Saturday, April 11, 2015

Milonga


I’ll try to keep the hyperbole and blather out of this blog.  We went to a milonga a few nights past.

Milonga – Noun  (plural milongas)
1.       A form of music originating in Argentina, Uruguay and Southern Brazil
2.       dance which accompanies this music

Origin
From Spanish milonga

Attached images will tell a better story than I can. Suffice to say that we were plunged into a rich stew of sound, vocal expostulation, light and movement that was intoxicating.  If you travel to Buenos Aires Do. This. One. Thing: Café Vinilo in Palermo on a Monday night. It’s on Gorriti near Bulnes. I'll add some audio and video links to this when I have easier access to them.
You have to ring a bell at the front door to gain entrance (I have no idea who they would exclude if they let the grey pilgrims from winterland in). Like all evening fare in Argentina it starts pretty late-ish – 10pm.  There was a bit of terpsichoric skirmishing on the dance floor just as we found our seats along the wall – young couples dancing arrythmically (it seemed to me) to recorded tango music.  It was the first time I had seen tango dancing live (almost true – I’d seen it at the Dovercourt House but there is no comparison in terms of technique or timing). After each piece the audience would applaud.  I thought more people would jump into the fray but for the most part there were usually only one or two couples dancing.  The few dozen looking on – were they expectant? Judgmental? Curious? I can’t read Portenos (that;s what they call themselves). I think that if we had stayed around after the musical performance there might have been more going on but we ancients need our 20.5hours/day of rest or we turn into calabasas.

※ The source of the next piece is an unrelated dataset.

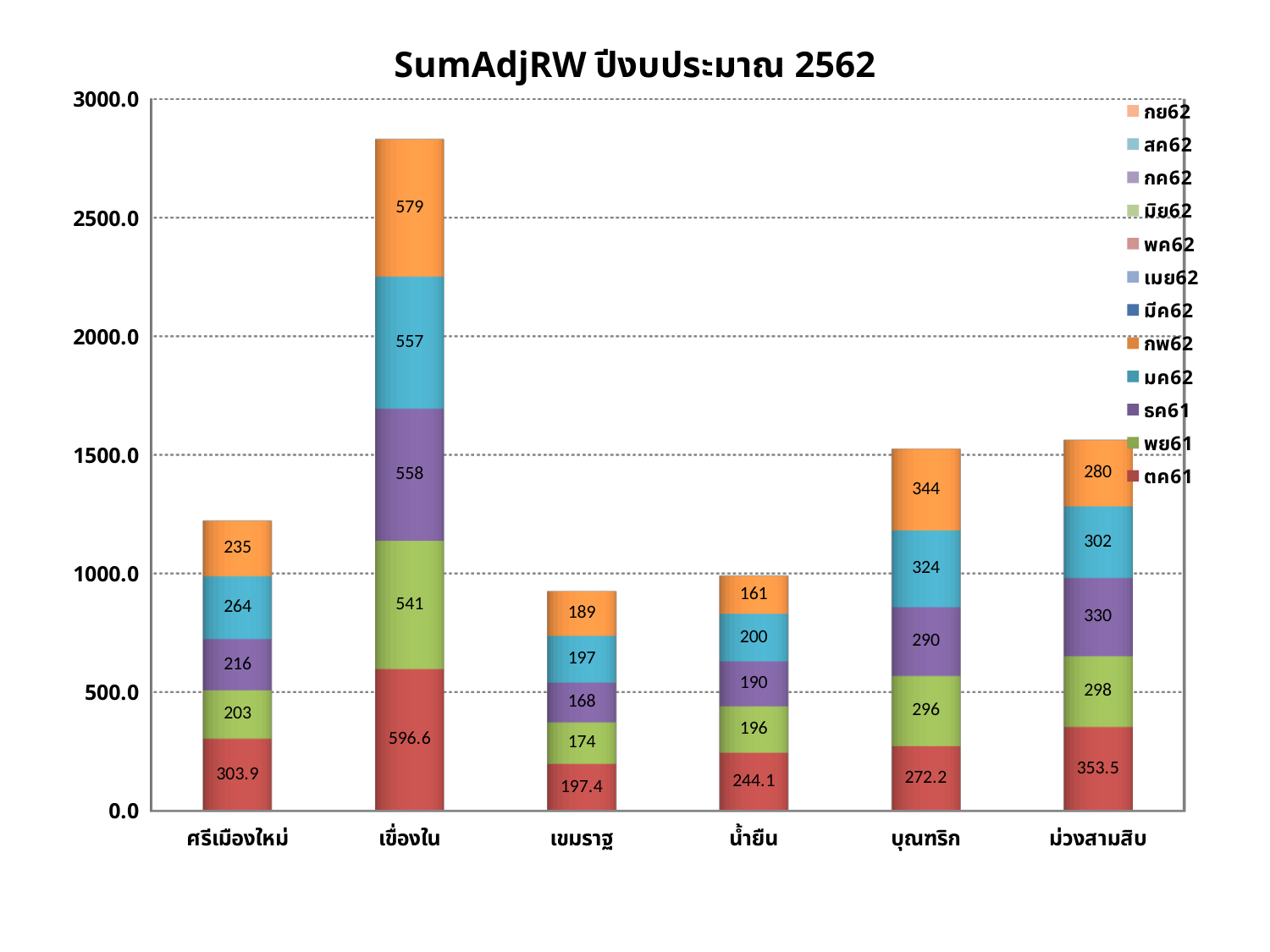
Is the total stacked bar for บุณฑริก greater or less than 1500? greater Which category has the shortest stacked bar? เขมราฐ What is the title of the chart? SumAdjRW ปีงบประมาณ 2562 What kind of chart is shown on the slide? Stacked bar chart How many categories are shown on the x axis? 6 How many series does the legend list? 12 What is the difference between the ตค61 values for ม่วงสามสิบ and เขมราฐ? 156.1 What is the total of the stacked bar for ศรีเมืองใหม่? 1221.9 What is the ตค61 value for เขื่องใน? 596.6 What is the กพ62 value for บุณฑริก? 344 What is the มค62 value for น้ำยืน? 200 Which category has the tallest stacked bar? เขื่องใน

At 11 or so we plunge into black – like a power shortage.  No dimmer.  Complete void, an expectant vacuum of noise..  A moment later a sudden blare of ruby and amber lights burst above the raised dais illuminating a wide plume of smoke, the glint of a bass sax, a gleaming cello, bass; an ancient piano stands off stage left – its operator crouched like a vulture over the keys.  The Orquestra Victoria.  A dozen or so musicians begin to play a most stirring, romantic, sad and haunting music.  Sitting on a wooden box center stage a young man directs while playing his bandoleon – he swings his neck rapidly to indicate the beginning of a phrase or detaches his right hand from the keys and slices the smoky air – CRASH! delicious.  It was like being plunged naked into black coffee! The lights are beautifully choreographed to the music – sometimes a single spot ekes out a face, floating in inky space, sometimes the musicians are wholly backlit like a black row of scarecrows. We sat transfixed for an hour, being battered and torn and dragged across heart’s half acre by a language we barely understood.  Wow! The musicianship was superb and the singer, who emerged now and again to plunge his hand into our chests and hold our living, beating hearts, mercilessly, in front of us, was stunning.

heart-rending vocalization
As suddenly as it begins, it ends. We settle up.  A pittance for a fantastic evening. Walking home; the streets are dark.  The trees brood. The air is dense, humid. There are few people on the streets but it feels safe though otherworldly. Again the pervasive smell of diesel and unburnt fuel. The tenor whine of a motorbike that coughs and stutters into a downshift.  The sidewalks….ok Colin, if you mention the fucking sidewalks one more time I’m going to fly down there and make you eat one!….were…..ok. Can I mention the dogshit again?

Sorry about the hyperbole and blather.  Seems to be part of the package.




2 comments:

  1. I wait for eagerly for these. I am a fan. Don't write for me. Keep writing for yourself.